The sepoys brought their muskets to their shoulders and Leonard saw, much too late, that the guns were aimed at the troops of the garrison.
"No!" he said, but not loudly, for he still did not believe what he saw.
"Fire!" the officer shouted, and the parade ground air was murdered by the double ripple of musket shots, heavy coughing explosions that blossomed smoke across the sun-crazed mud and slammed lead balls into the unsuspecting garrison. "Hunt them now!" the tall officer called. "Hunt them! Fast, fast, fast!"
He spurred his horse close to Captain Leonard and, almost casually, slashed down with his sword, ripping the blade hard back once it had bitten into the Captain's neck so that its edge sawed fast and deep through the sinew, muscle and flesh.
"Hunt them! Hunt them!" the officer shouted as Leonard fell. He drew a pistol from his saddle holster and rode towards the officers' tents.
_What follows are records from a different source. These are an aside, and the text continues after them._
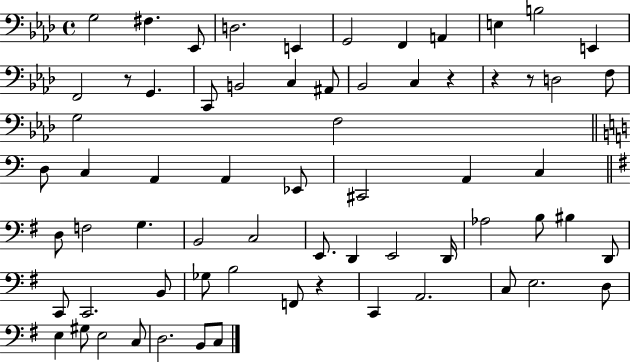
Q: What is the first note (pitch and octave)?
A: G3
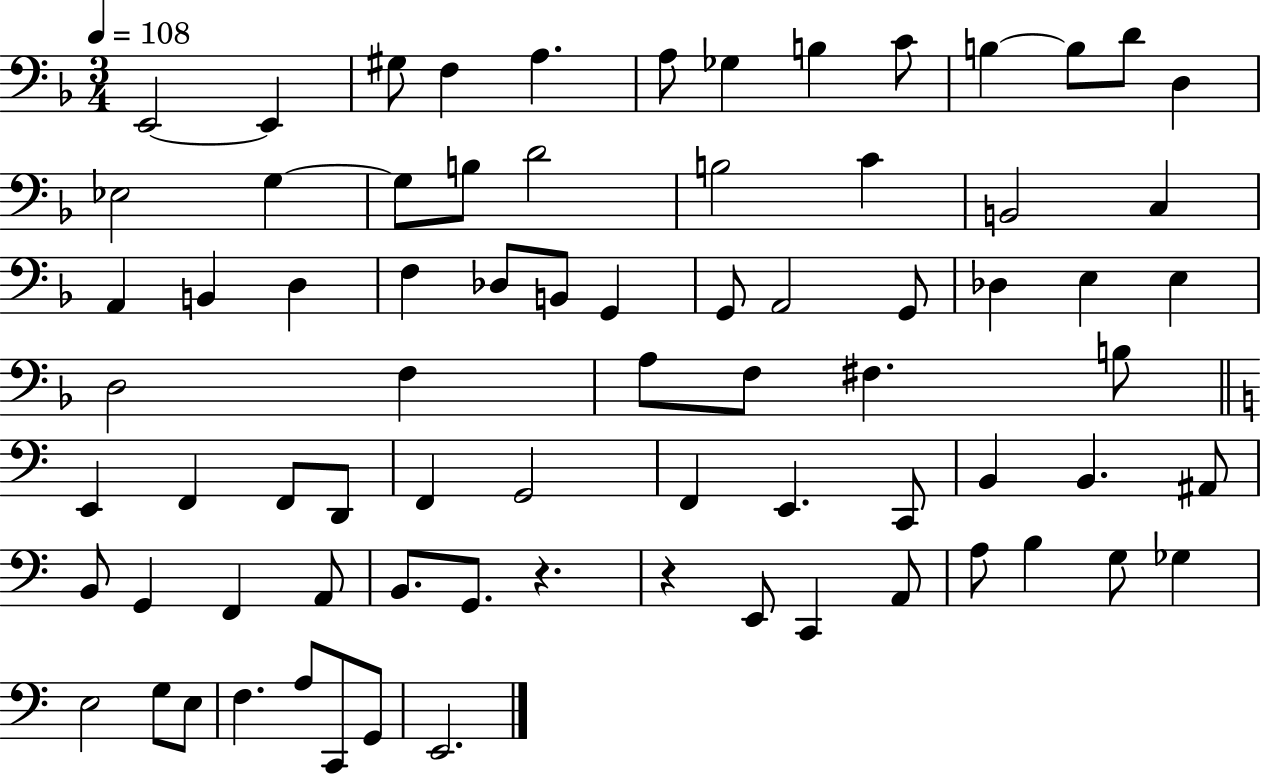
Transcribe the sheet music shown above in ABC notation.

X:1
T:Untitled
M:3/4
L:1/4
K:F
E,,2 E,, ^G,/2 F, A, A,/2 _G, B, C/2 B, B,/2 D/2 D, _E,2 G, G,/2 B,/2 D2 B,2 C B,,2 C, A,, B,, D, F, _D,/2 B,,/2 G,, G,,/2 A,,2 G,,/2 _D, E, E, D,2 F, A,/2 F,/2 ^F, B,/2 E,, F,, F,,/2 D,,/2 F,, G,,2 F,, E,, C,,/2 B,, B,, ^A,,/2 B,,/2 G,, F,, A,,/2 B,,/2 G,,/2 z z E,,/2 C,, A,,/2 A,/2 B, G,/2 _G, E,2 G,/2 E,/2 F, A,/2 C,,/2 G,,/2 E,,2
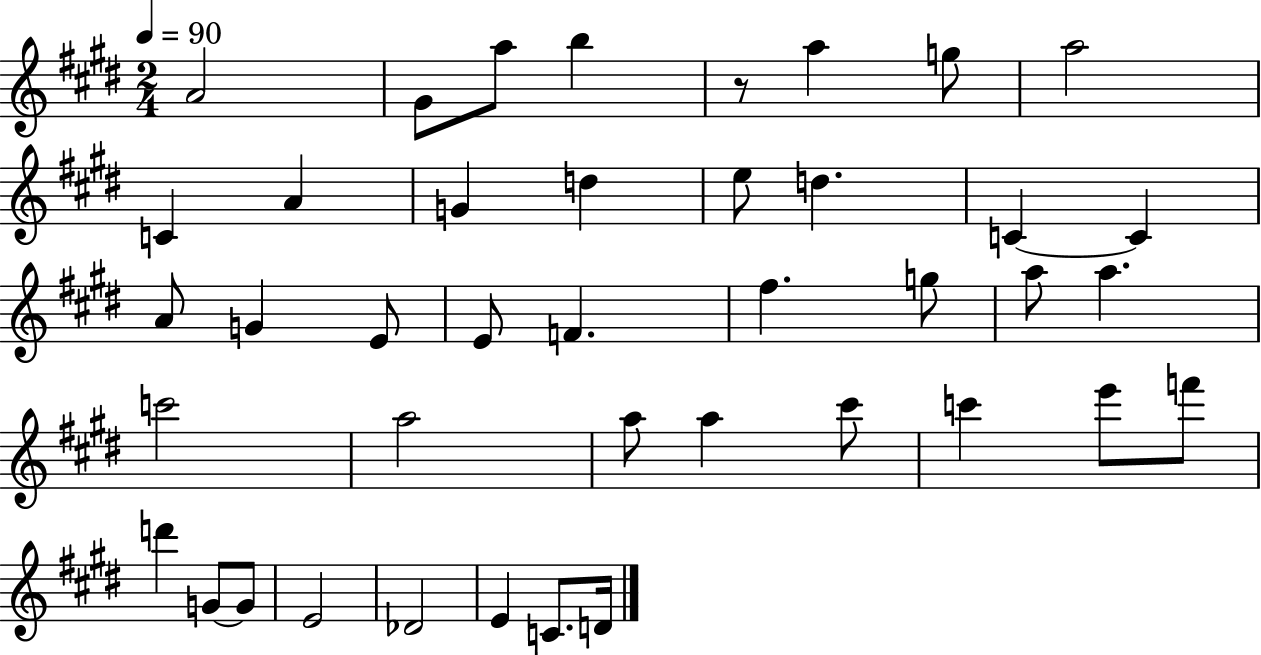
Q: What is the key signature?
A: E major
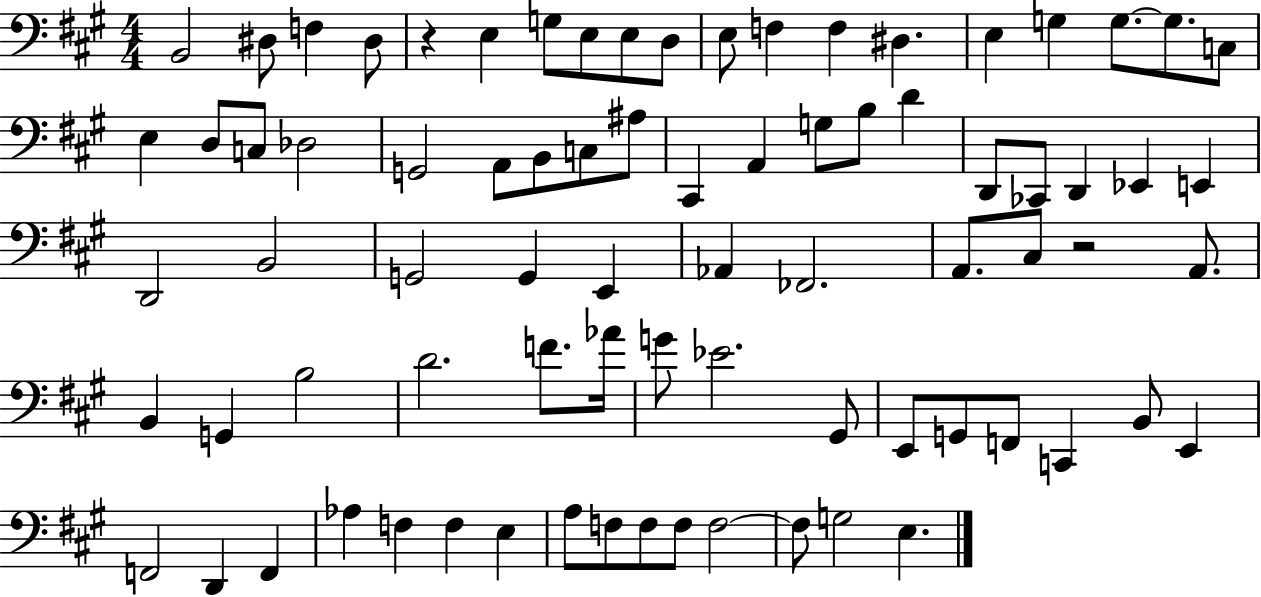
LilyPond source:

{
  \clef bass
  \numericTimeSignature
  \time 4/4
  \key a \major
  b,2 dis8 f4 dis8 | r4 e4 g8 e8 e8 d8 | e8 f4 f4 dis4. | e4 g4 g8.~~ g8. c8 | \break e4 d8 c8 des2 | g,2 a,8 b,8 c8 ais8 | cis,4 a,4 g8 b8 d'4 | d,8 ces,8 d,4 ees,4 e,4 | \break d,2 b,2 | g,2 g,4 e,4 | aes,4 fes,2. | a,8. cis8 r2 a,8. | \break b,4 g,4 b2 | d'2. f'8. aes'16 | g'8 ees'2. gis,8 | e,8 g,8 f,8 c,4 b,8 e,4 | \break f,2 d,4 f,4 | aes4 f4 f4 e4 | a8 f8 f8 f8 f2~~ | f8 g2 e4. | \break \bar "|."
}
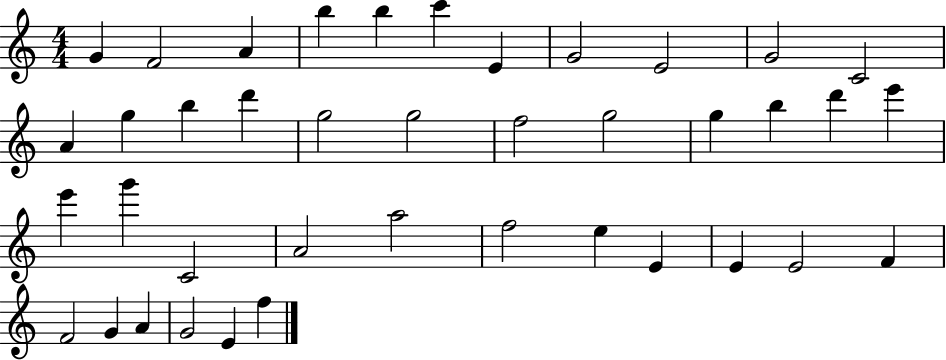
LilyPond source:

His men were screaming their war cries as they spread through the small fort to chase down every last sepoy of Chasalgaon's garrison. They had been ordered to leave the women and children to the last and hunt down the men first.
* * *Crosby had been staring in horror and disbelief, and now, with shaking hands, he started to load one of his pistols, but suddenly the door of his tent darkened and he saw that the tall officer had dismounted from his horse.
"Are you Crosby?" the officer demanded.
Crosby found he could not speak. His hands quivered. Sweat was pouring down his face.
"Are you Crosby?" the man asked again in an irritated voice.
"Yes," Crosby managed to say. "And who the devil are you?"
"Dodd," the tall man said, "Major William Dodd, at your service." And Dodd raised his big pistol so that it pointed at Crosby's face.